**Raw records:**

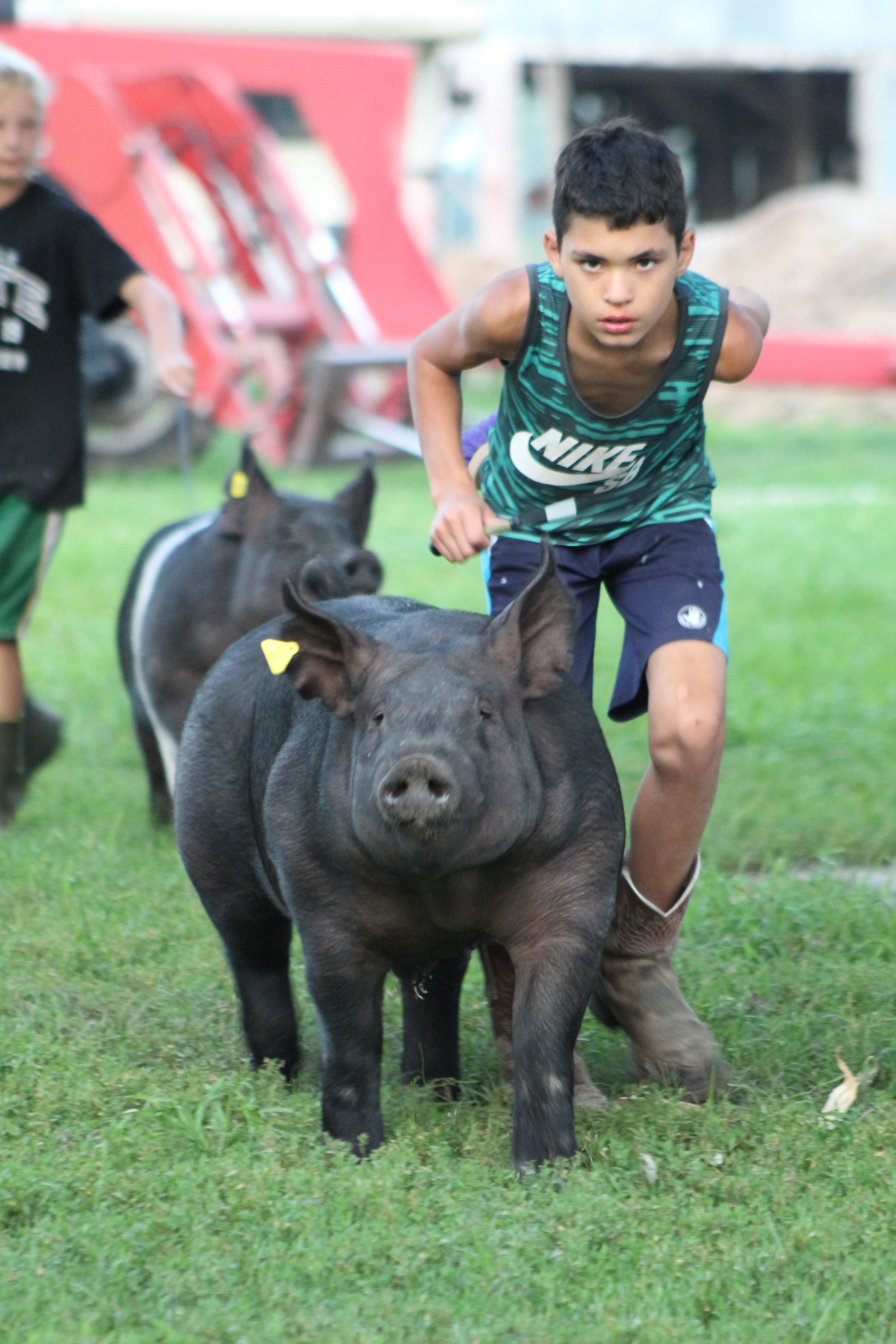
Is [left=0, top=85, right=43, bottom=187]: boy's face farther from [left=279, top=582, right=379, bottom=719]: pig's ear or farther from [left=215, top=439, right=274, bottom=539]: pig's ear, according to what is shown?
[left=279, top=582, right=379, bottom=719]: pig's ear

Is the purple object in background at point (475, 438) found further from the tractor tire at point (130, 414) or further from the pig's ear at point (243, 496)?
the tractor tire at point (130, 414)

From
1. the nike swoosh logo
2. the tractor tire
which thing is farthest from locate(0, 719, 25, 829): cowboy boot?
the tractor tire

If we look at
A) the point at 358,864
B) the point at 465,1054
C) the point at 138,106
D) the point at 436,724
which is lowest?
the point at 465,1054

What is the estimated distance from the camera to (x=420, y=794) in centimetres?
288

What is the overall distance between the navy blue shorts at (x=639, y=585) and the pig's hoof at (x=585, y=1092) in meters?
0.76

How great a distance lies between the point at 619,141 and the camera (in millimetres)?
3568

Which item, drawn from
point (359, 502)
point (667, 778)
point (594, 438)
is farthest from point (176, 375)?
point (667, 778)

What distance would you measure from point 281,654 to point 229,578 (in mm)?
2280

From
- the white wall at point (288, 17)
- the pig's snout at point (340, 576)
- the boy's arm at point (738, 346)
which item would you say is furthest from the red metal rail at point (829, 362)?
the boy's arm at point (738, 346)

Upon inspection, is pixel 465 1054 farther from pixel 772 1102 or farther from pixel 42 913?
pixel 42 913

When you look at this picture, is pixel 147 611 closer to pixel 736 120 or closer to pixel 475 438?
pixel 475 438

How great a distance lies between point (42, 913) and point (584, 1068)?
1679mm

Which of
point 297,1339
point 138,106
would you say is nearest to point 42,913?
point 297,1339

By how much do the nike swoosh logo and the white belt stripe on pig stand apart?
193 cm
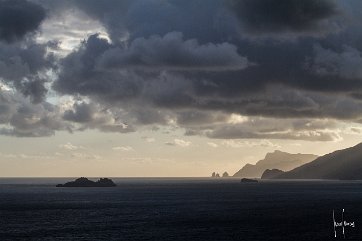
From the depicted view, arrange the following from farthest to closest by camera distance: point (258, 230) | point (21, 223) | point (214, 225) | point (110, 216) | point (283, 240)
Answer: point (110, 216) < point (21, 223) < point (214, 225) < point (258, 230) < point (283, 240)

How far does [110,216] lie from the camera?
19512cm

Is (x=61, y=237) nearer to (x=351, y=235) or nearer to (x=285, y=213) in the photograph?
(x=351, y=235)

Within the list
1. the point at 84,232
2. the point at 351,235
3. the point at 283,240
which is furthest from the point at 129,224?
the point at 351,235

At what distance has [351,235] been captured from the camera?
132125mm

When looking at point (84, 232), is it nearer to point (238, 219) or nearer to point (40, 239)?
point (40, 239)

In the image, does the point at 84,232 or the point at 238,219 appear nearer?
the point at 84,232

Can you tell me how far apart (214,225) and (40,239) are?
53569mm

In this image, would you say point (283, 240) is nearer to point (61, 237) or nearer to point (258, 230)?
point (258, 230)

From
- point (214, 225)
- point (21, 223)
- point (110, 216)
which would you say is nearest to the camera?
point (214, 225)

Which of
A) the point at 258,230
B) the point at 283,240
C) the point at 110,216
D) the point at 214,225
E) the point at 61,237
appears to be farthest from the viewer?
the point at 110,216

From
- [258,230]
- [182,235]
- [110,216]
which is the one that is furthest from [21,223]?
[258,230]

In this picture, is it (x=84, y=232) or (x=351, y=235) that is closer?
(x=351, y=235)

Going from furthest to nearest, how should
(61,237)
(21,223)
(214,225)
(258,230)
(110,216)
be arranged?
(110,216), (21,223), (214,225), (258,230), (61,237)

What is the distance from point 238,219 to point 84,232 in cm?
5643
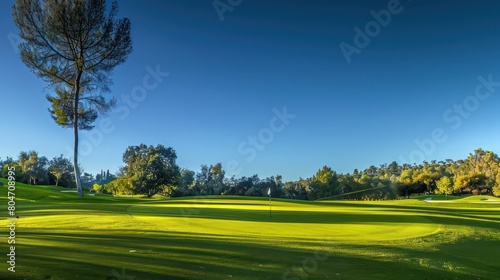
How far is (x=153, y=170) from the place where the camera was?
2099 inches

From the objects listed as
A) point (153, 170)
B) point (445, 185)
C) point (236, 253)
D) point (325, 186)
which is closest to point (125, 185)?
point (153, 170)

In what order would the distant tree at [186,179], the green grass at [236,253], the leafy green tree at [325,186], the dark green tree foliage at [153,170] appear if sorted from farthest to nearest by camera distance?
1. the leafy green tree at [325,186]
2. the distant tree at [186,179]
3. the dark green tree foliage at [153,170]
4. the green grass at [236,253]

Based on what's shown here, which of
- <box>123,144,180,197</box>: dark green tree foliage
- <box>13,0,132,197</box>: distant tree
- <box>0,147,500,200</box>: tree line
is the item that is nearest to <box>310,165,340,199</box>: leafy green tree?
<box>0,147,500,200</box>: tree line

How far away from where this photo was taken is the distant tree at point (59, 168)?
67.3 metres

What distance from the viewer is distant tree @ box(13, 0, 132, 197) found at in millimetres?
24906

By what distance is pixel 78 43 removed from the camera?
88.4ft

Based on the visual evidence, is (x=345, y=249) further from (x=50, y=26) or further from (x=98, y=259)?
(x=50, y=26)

**Work to do:** Please reproduce every row above word for word, leaving out the pictures.

**Exercise answer:**
Is [left=0, top=85, right=43, bottom=187]: boy's face farther from [left=279, top=582, right=379, bottom=719]: pig's ear or farther from [left=215, top=439, right=274, bottom=539]: pig's ear, according to what is shown?
[left=279, top=582, right=379, bottom=719]: pig's ear

Is the purple object in background at point (475, 438) found further from the tractor tire at point (130, 414) or further from the pig's ear at point (243, 496)?
the tractor tire at point (130, 414)

From
1. the nike swoosh logo
2. the tractor tire
which thing is farthest from locate(0, 719, 25, 829): cowboy boot?
the tractor tire

If we look at
A) the point at 358,864
B) the point at 465,1054
C) the point at 138,106
D) the point at 436,724
which is lowest?
the point at 465,1054

What is the estimated distance from the camera to (x=420, y=794) in centimetres?
288

What is the overall distance between the navy blue shorts at (x=639, y=585) and the pig's hoof at (x=585, y=1092) in meters?
0.76

How great a distance lies between the point at 619,141 and the camera (in millimetres)?
3568

Which item, drawn from
point (359, 502)
point (667, 778)
point (594, 438)
is farthest from point (176, 375)?
point (667, 778)

What distance would you measure from point 281,654 to point 229,578 (in mm)?
2280

From
- the white wall at point (288, 17)
- the pig's snout at point (340, 576)
- the boy's arm at point (738, 346)
which item would you say is furthest from the red metal rail at point (829, 362)?
the boy's arm at point (738, 346)

Upon inspection, is pixel 465 1054 farther from pixel 772 1102 or farther from pixel 42 913?
pixel 42 913

When you look at this picture, is pixel 147 611 closer to pixel 736 120 or closer to pixel 475 438?
pixel 475 438

How great a distance lies between point (42, 913) and point (584, 1068)?
1679mm

Which of
point 297,1339
point 138,106
would you say is nearest to point 42,913?
point 297,1339

By how much do the nike swoosh logo and the white belt stripe on pig stand apart?
193 cm
From the depicted view, arrange the following from farthest to closest by camera distance: point (258, 230) | point (21, 223) | point (214, 225) | point (110, 216) | point (283, 240)
Answer: point (110, 216) < point (21, 223) < point (214, 225) < point (258, 230) < point (283, 240)

How far does [110,216] lie from the camera?
19512cm

Is (x=61, y=237) nearer to (x=351, y=235) or nearer to (x=285, y=213) in the photograph?
(x=351, y=235)

Within the list
1. the point at 84,232
2. the point at 351,235
3. the point at 283,240
which is furthest from the point at 129,224?
the point at 351,235

At what distance has [351,235] been captured from the camera?
132125mm

When looking at point (84, 232), is it nearer to point (238, 219) or nearer to point (40, 239)?
point (40, 239)

In the image, does the point at 84,232 or the point at 238,219 appear nearer?
the point at 84,232

Can you tell me how far apart (214,225) and (40,239) are?
53569mm

In this image, would you say point (283, 240) is nearer to point (61, 237) or nearer to point (258, 230)?
point (258, 230)

From
- point (214, 225)
- point (21, 223)
- point (110, 216)
which would you say is nearest to the camera?
point (214, 225)

Which of
A) the point at 258,230
B) the point at 283,240
C) the point at 110,216
D) the point at 214,225
E) the point at 61,237
appears to be farthest from the viewer?
the point at 110,216

From
- [258,230]
- [182,235]
- [110,216]
which is the one that is furthest from [21,223]?
[258,230]

In this picture, is it (x=84, y=232) or (x=351, y=235) that is closer?
(x=351, y=235)

Going from furthest to nearest, how should
(61,237)
(21,223)
(214,225)
(258,230)
(110,216)
be arranged?
(110,216), (21,223), (214,225), (258,230), (61,237)

What is the distance from point 238,219 to point 84,232 in cm?
5643
How far is (x=153, y=170) from the place where the camera was?
2099 inches

From the objects listed as
A) point (153, 170)
B) point (445, 185)
C) point (236, 253)
D) point (325, 186)
which is closest to point (125, 185)?
point (153, 170)

In what order would the distant tree at [186,179], the green grass at [236,253], the leafy green tree at [325,186], the dark green tree foliage at [153,170] appear if sorted from farthest to nearest by camera distance?
1. the leafy green tree at [325,186]
2. the distant tree at [186,179]
3. the dark green tree foliage at [153,170]
4. the green grass at [236,253]

Based on what's shown here, which of
- <box>123,144,180,197</box>: dark green tree foliage
- <box>13,0,132,197</box>: distant tree
- <box>0,147,500,200</box>: tree line
is the item that is nearest to <box>310,165,340,199</box>: leafy green tree?
<box>0,147,500,200</box>: tree line

How far away from where this photo was taken is the distant tree at point (59, 168)?
67.3 metres

What distance from the viewer is distant tree @ box(13, 0, 132, 197) found at in millimetres?
24906

By what distance is pixel 78 43 removed from the camera?
88.4ft

Based on the visual evidence, is (x=345, y=249) further from (x=50, y=26) or further from (x=98, y=259)?
(x=50, y=26)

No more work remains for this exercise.